> [PROBLEMS TO SOLVE]:
[a] In the book reviews below, what does the Pilot enable?
[b] Condense the paragraph of the book reviews below that begins "Two moms and two kids" into a bulleted list that keeps its main facts.
[c] Resume the book reviews below, picking up right after their final sentence.

> [READING PASSAGE]:
--------

Hiram has the power of “conduction,” discovered after he survived a plunge into the dangerous Goose River. He’s the bastard son of the plantation owner and is “tasked” (Coates’s term for slave labor) with keeping his brother, the owner’s legitimate son, from ruin. After the son drowns, Hiram connects with the Underground Railroad where he learns to use said powers to lead others to freedom. It’s a long hard road with heartbreak, betrayals, and enormous challenges along the way. Magical realism through African rituals is woven through the narrative. I chose to access the book in CD form because Coates’s words are so rich and sonorous.
Two moms and two kids constituted a happy family until the Pilot came into their lives. It’s a brain implant that enables prodigious multitasking. Julie, who works for a politician, gets one, as does their son David. But Val, a teacher, is suspicious and their adopted daughter Sophie who has epilepsy is ineligible. Guided by his device, David drops college plans and joins the army; his parents are deeply distressed. Sophie becomes an activist, confusing and sinister information emerges about the Pilot’s effects, and finally the truth will out. A fascinating note: Pinsker reveals David’s scrambled thought processes via a flurry of sensory overload. Thought-provoking for sure.

--------

> [INFORMATION SUPPLIED]:
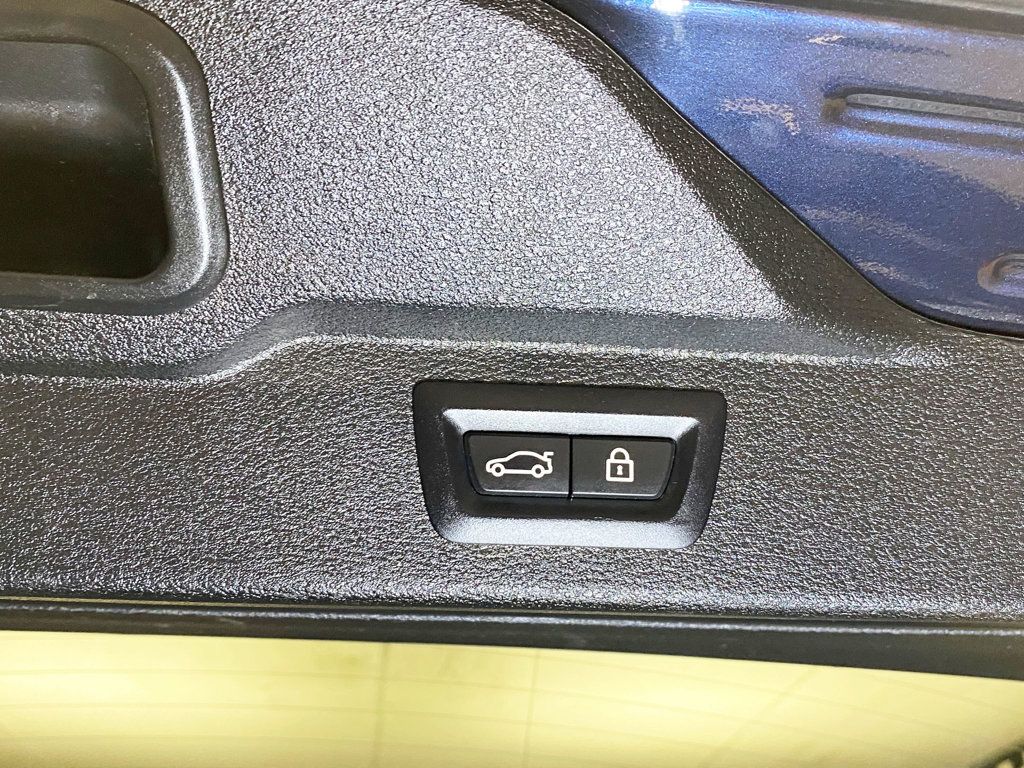 2018 BMW X5 xDrive35d Sports Activity Vehicle - 22933096 - 65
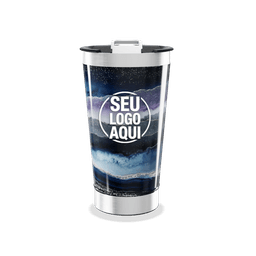 sem descricao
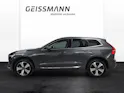 VOLVO XC60 2.0 T6 TE Plus Bright eAWD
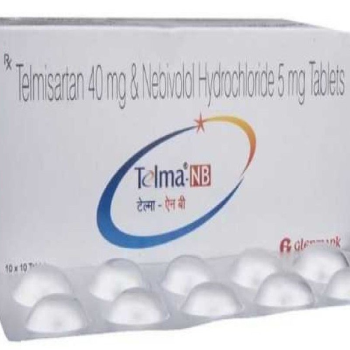 Telmisartan 40 Nebivolol-https://s3.ap-south-1.amazonaws.com/prod-media-vyaparify-com/vcards/products/184929/product_1744265569_67f7616197739.png Image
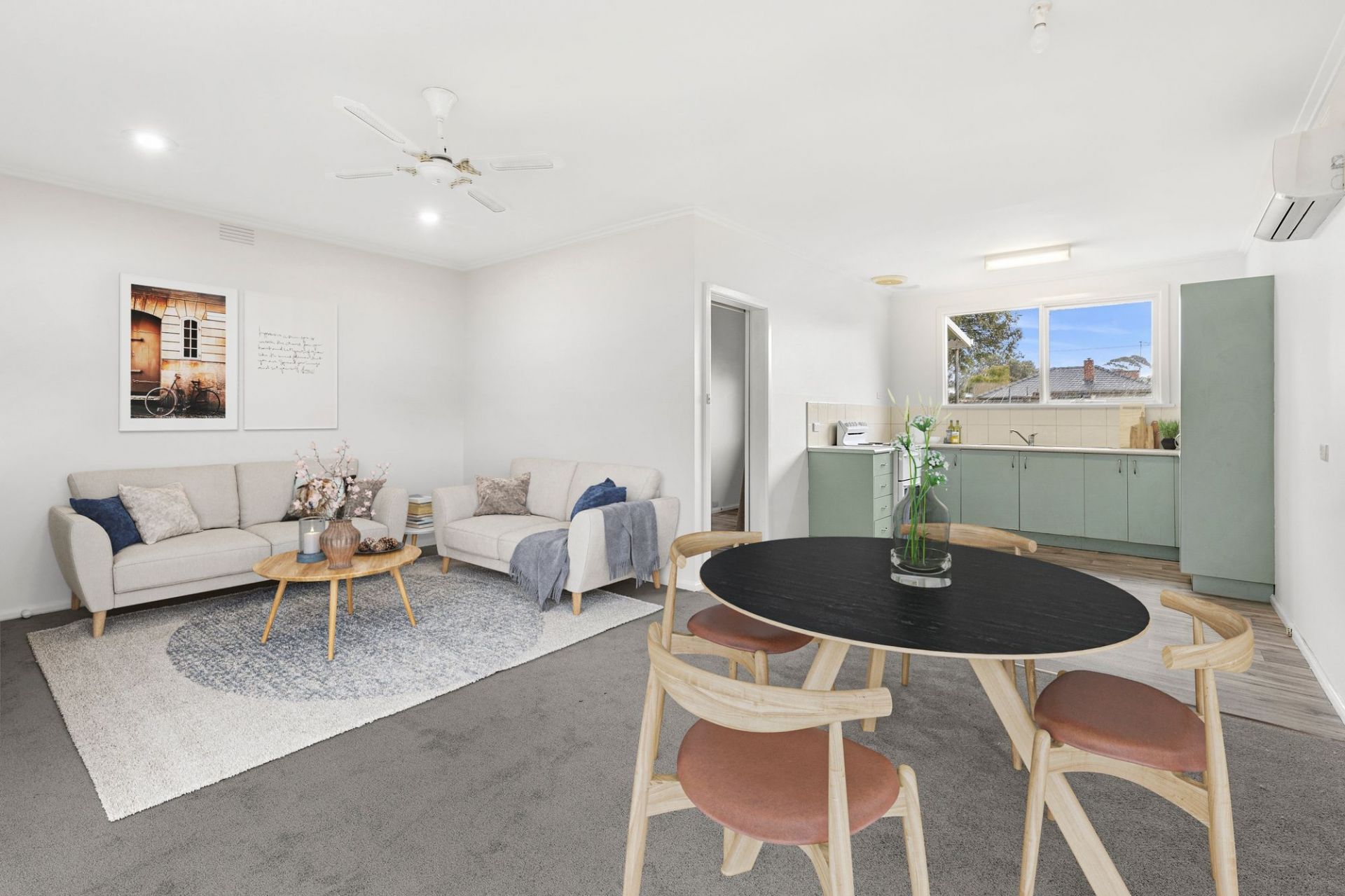 25 Margate Street Barwon Heads VIC, Barwon Heads - Thumbnail 5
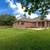 Charming 3 Bed/2 Bath Single Family Home in Waco, TX - Available 10/15 8 thumbnail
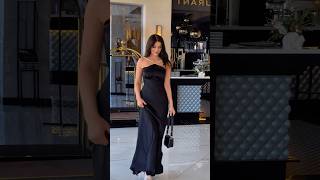 Download lagu Beautiful Street Fashion Outfits Style Photoshoot #fashion #style #outfit mp3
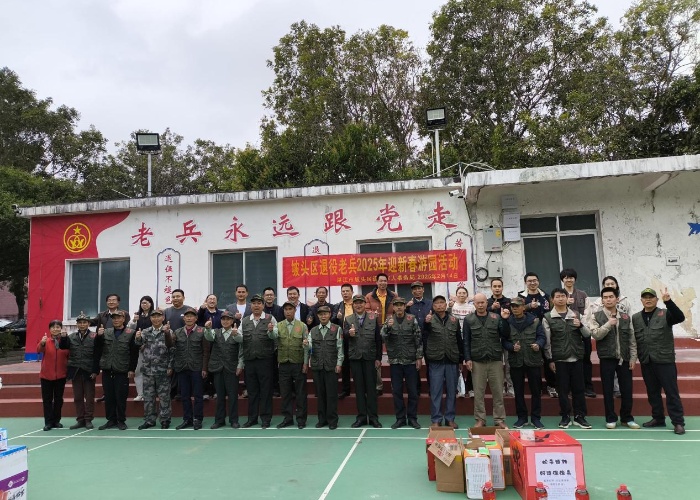 图片1_副本.jpg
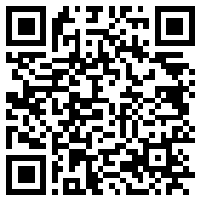 QR Code for bitcoin:dogecoin:D7JCKecLZm2XPDDRAWghNQFFcGoChVwY9T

--------

> [ANSWERS BY ITEM NUMBER]:
[a] The Pilot is a brain implant that enables prodigious multitasking.

[b]
- A family of two moms and two kids is happy until the Pilot, a brain implant that enables prodigious multitasking, enters their lives.
- Julie, who works for a politician, and their son David both get the implant.
- Val, a teacher, is suspicious, and their adopted daughter Sophie is ineligible because she has epilepsy.
- Guided by his device, David drops his college plans and joins the army, which deeply distresses his parents.
- Sophie becomes an activist, confusing and sinister information about the Pilot's effects emerges, and the truth finally comes out.
- Pinsker conveys David's scrambled thought processes through a flurry of sensory overload.
- The novel is thought-provoking.

[c]
In a little village in Germany, the appearance of an okapi (a most improbable animal) in a dream is a portent of death. Everyone’s on edge and the uncertainty spurs some to take actions they’ve been deferring for years. The characters in this fable-like book are very eccentric, like the optician who’s been covertly in love with Selma for decades, and Marlies, a very grumpy spinster, who bitches about everything, including the selections at the local library. And a very protracted attraction between Luisa and Frederick who keeps returning to his monastery in Japan. Charming, shot through with sly wit.